- **PASSAGE FOR REVIEW**
# Meeting hosts needed



## MatPat (Mar 22, 2004)

I updated the first post in the Future Meeting Thread and added meetings for the December-March time frame.

If anyone can host a meeting in the December through March time frame, let me know and I will edit the thread. If you want to host a meeting later then March, let me know that too. I personally don't mind traveling to Columbus or even Cleveland for a meeting if we have a host. There are plenty of us who can carpool north to other meeting sites and there are always new LFS to check out.


----------



## Rob Tetrazona (Jun 21, 2005)

I'll host one Jan-Mar.


----------



## JRJ (Feb 9, 2005)

I'll host one in that time frame. December is out, but Jan or Feb would work.

-Russ


----------



## MatPat (Mar 22, 2004)

Let me know which month you two can host and I will pencil you in. I can always be a backup host if something comes up for either of you.


----------



## JRJ (Feb 9, 2005)

I'll do February. I'm tearing down my 75g and rescaping in December and that'll give the crypts a chance to come back.

-Russ


----------



## MatPat (Mar 22, 2004)

JRJ said:


> I'll do February. I'm tearing down my 75g and rescaping in December and that'll give the crypts a chance to come back.
> 
> -Russ


Thanks Russ, do you think you will be able talk about your new substrate and how it is working out at the meeting?


----------



## JRJ (Feb 9, 2005)

*Seachem Black Dust*

Sure, I can talk about it, but it won't take long. Just some general impressions and you'll be able to see it in actual action.  Sooo, there should probably be some other topics.

BTW: I received it. This stuff is really, really fine grain. More so than the 3M sand we bought. I was expecting something on the order of Onyx sand, but this way, way beyond that. I'm afraid if I wash it to reduce the dust there won't be anything left. It is the dust. Seachem may have blown it again - regular Flourite is too big (IMHO) and this is probably too fine.

- **SUPPLIED INFORMATION**
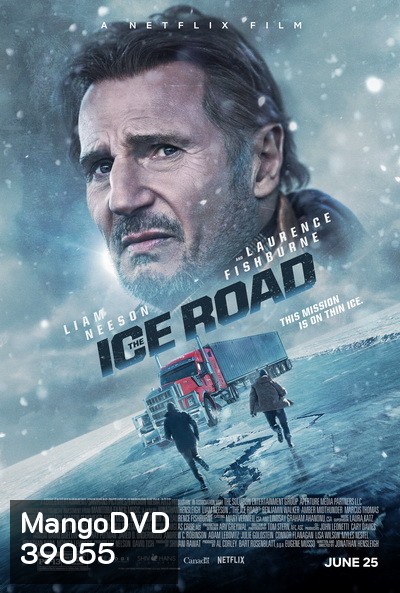 The Ice Road ซิ่งฝ่านรกเยือกแข็ง (2021)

- **TASKS AND EXERCISES**
A - Which substrates does the meeting-hosts forum thread name?
B - Resume the meeting-hosts forum thread, starting after its final sentence.

- **OUTPUTS IN ORDER**
A -
- Seachem Black Dust
- 3M sand
- Onyx sand
- Flourite (regular Flourite)

B -
-Russ


----------



## Rob Tetrazona (Jun 21, 2005)

Substrate in action is cool. I'm there! I wonder if 3M T grade would be the best of all worlds. I forget if it's coarser than S grade? Never seen it in action.  The S grade dust and finer particles do get vacuumed out over time, especially in the non-planted tank, but attention and patience at vacuuming time can cut down on loss. I never really had a problem growing plants in artifical or regular sized aquarium gravel and it's easier to clean when the time is right. Asthetics and personal preference override that statement though.

I can host the January meeting, but the most action my substrate gets is from MTS's. The CRS tank is kicking as always and I may have some Black Neon & regular Neon Tetra fry to show off at that time. I'm keeping my fingers crossed. I'm trying to get the Tetra operation going again. The plant people liked that in the past. Other than that, hopefully some people will be interested in some plant friendly Bolivian Rams.


----------



## MatPat (Mar 22, 2004)

I think the T grade 3M sand is finer than the S grade. Kind of similar to Tahitian Moon Sand I think. If Russ makes the meeting, maybe we can compare the size of the new Seachem stuff he got with the Tahitian Moon Sand I have in my office tank.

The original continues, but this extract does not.